RE is the preferred measure of statistical skill because it takes into account not only whether a reconstruction is “correlated” with the actual test data, but also whether it can closely reproduce the mean and standard deviation of the test data. If a reconstruction cannot do that, it cannot be considered statistically valid (i.e., useful or meaningful). The linear correlation coefficient (r) is not a sufficient diagnostic of skill, precisely because it cannot measure the ability of a reconstruction to capture changes that occur in either the standard deviation or mean of the series outside the calibration interval. This is well known. See Wilks, D.S., STATISTICAL METHODS IN ATMOSPHERIC SCIENCE, chap. 7 (Academic Press 1995); Cook, et al., Spatial Regression Methods in Dendroclimatology: A Review and Comparison of Two Techniques, International Journal of Climatology, 14, 379-402 (1994). The highest possible attainable value of r2 (i.e., r2 = 1) may result even from a reconstruction that has no statistical skill at all. See, e.g., Rutherford, et al., Proxy-based Northern Hemisphere Surface Temperature Reconstructions: Sensitivity to Methodology, Predictor Network, Target Season and Target Domain, Journal of Climate (2005) (in press, to appear in July issue)(available at ftp://holocene.evsc.virginia.edu/pub/mann/RuthetalJClimate-inpress05.pdf). For all of these reasons, we, and other researchers in our field, employ RE and not r2 as the primary measure of reconstructive skill.
As noted above, in contrast to the work of Mann et al. 1998, the results of the McIntyre and McKitrick analyses fail verification tests using the accepted metric RE. This is a key finding of the Wahl and Ammann study cited above. This means that the reconstructions McIntyre and McKitrick produced are statistically inferior to the simplest possible statistical reconstruction: one that simply assigns the mean over the calibration period to all previous reconstructed values. It is for these reasons that Wahl and Ammann have concluded that McIntyre and McKitrick’s results are “without statistical and climatological merit.”
A(7D): The Committee asks “[w]hat validation statistics did you calculate for the reconstruction prior to 1820, and what were the results?”

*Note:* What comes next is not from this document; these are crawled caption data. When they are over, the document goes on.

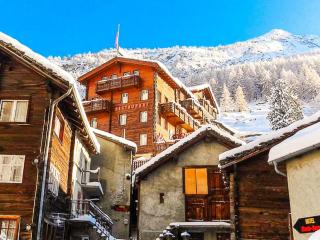 Apartment Monte Rosa Appartement-Fewo Appartement Weissmies by Interhome - 1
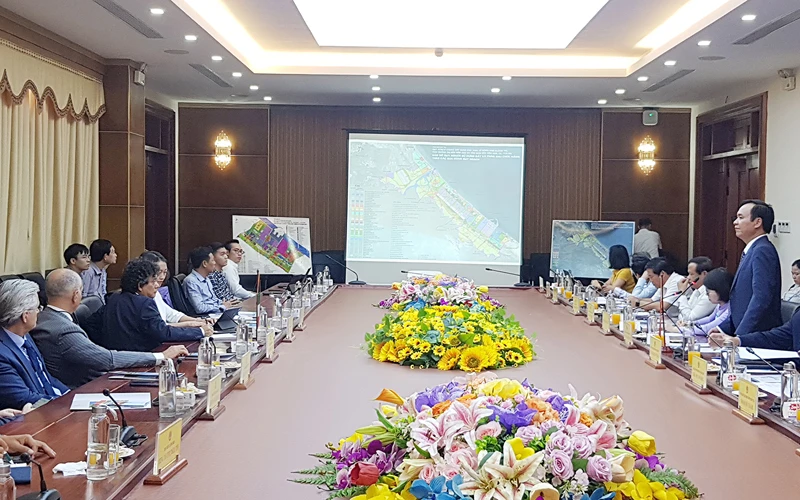 Chủ tịch UBND tỉnh Quảng Trị Võ Văn Hưng giới thiệu tiềm năng năng lượng của tỉnh với Công ty năng lượng Eni Việt Nam 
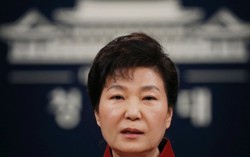 Nữ tổng thống Park Geun Hye đối mặt với thẩm vấn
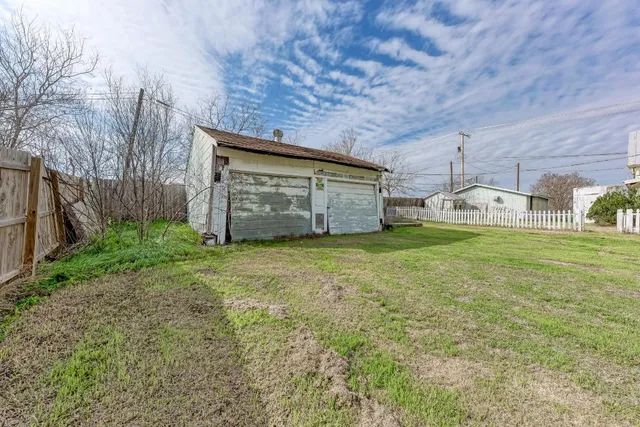 $310,000 | 308 North Broad Street, Coupland, TX 78615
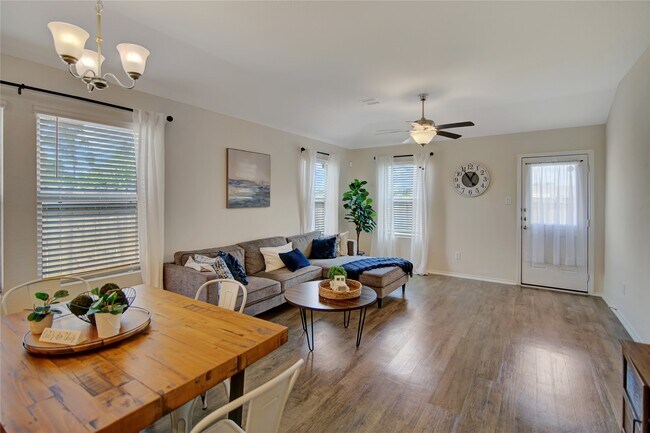 14032 Amelia Dr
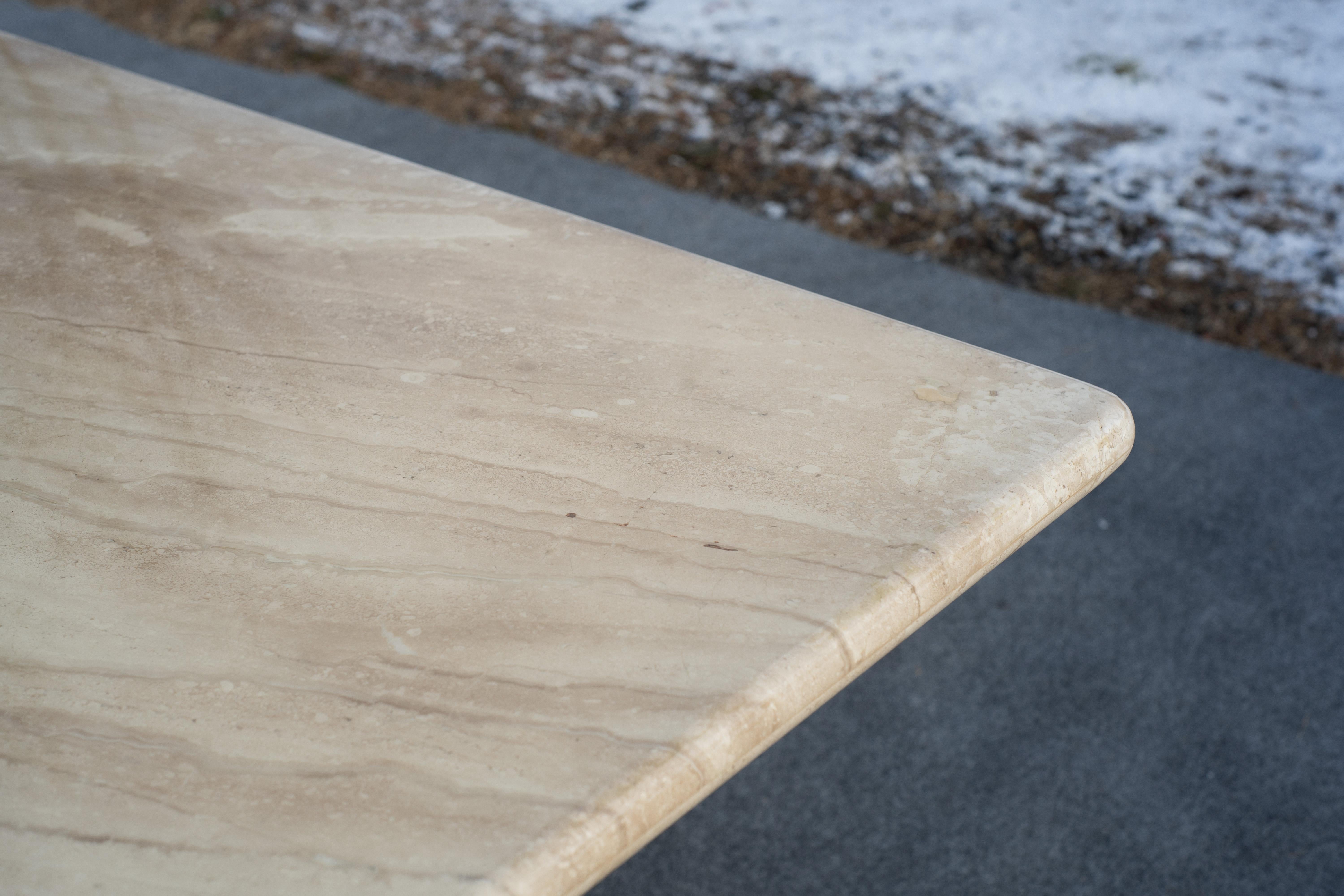 Table de salle à manger italienne postmoderne à piédestal en marbre poli beige ou crème C.I.M en vente 5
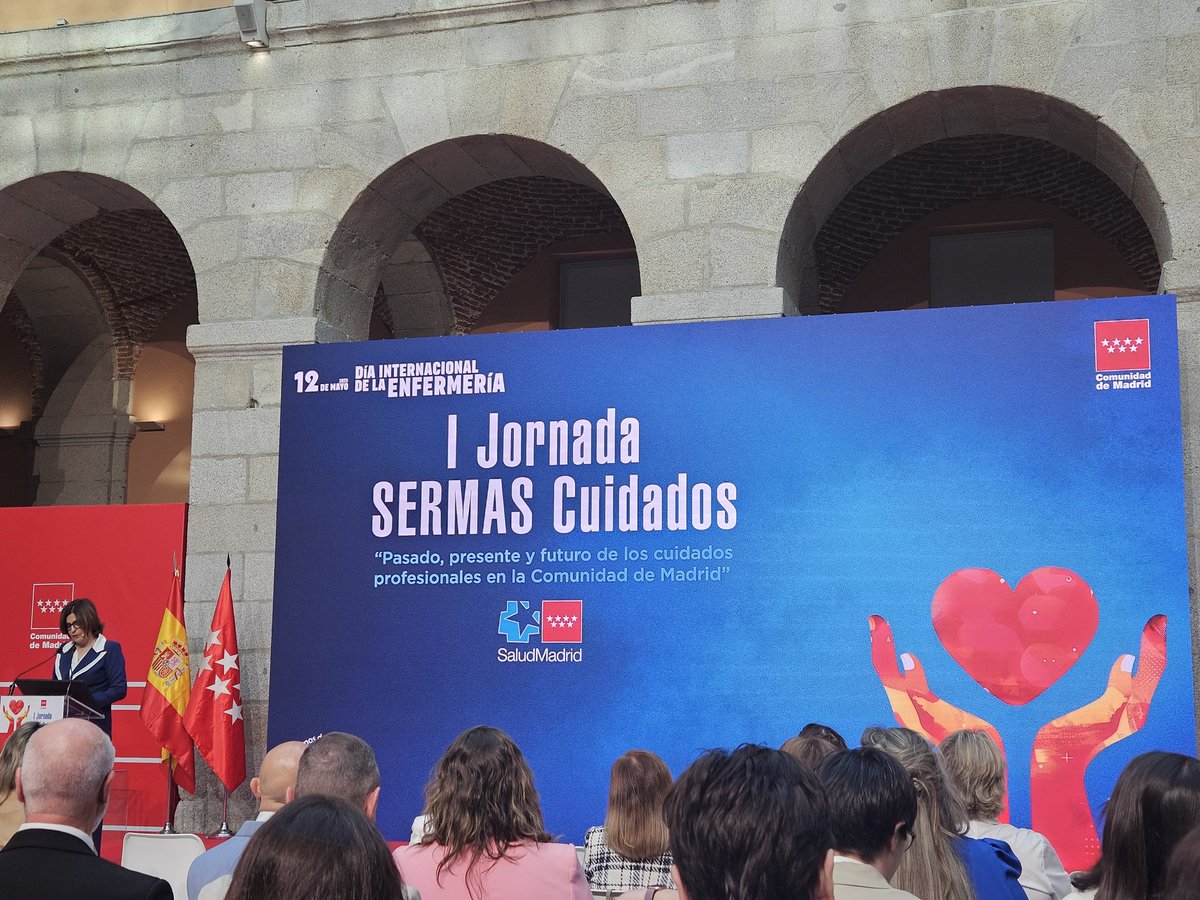 Nuestras enfermeras, nuestro futuro ✨️

Hoy celebramos. Todos los días reconocemos
Pero se necesita + presencia en mesas de decisiones. Mas investigación. Mas equidad.

Porque sin equidad para las enfermeras, no hay justicia en sistema ni futuro en la salud
#DíaDeLaEnfermería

Our validation statistics were described in detail in a table provided in the supplementary information on Nature’s website accompanying our original nature article, Mann, M.E., Bradley, R.S., Hughes, M.K., Global-Scale Temperature Patterns and Climate Forcing Over the Past Six Centuries, Nature, 392, 779-787 (1998). These statistics remain on Nature’s website (see http://www.nature.com/nature/journal/v392/n6678/suppinfo/392779a0.html) and on our own website. See ftp:holocene.evsc.virginia.edu/pub/Mannetal98.
Interestingly, the link to Nature does not contain the said statistics nor does the UVA website. (The statistics are still up at the UMass website, not listed here.) You’d think that he’d try to get things like this right once in a while.
I won’t go in detail over the many mis-statements and mischaracterizations here. The main point is: did the House Committee get the requested information about the cross-validation statistics? The answer is obviously that they didn’t. Maybe they’d have done better if they’d asked about steroids.
Anyway I’ll tell you tomorrow whether I was able to get the R2 information from Ammann at AGU, which Mann had so stoutly withheld even from the House Energy and Commerce Committee.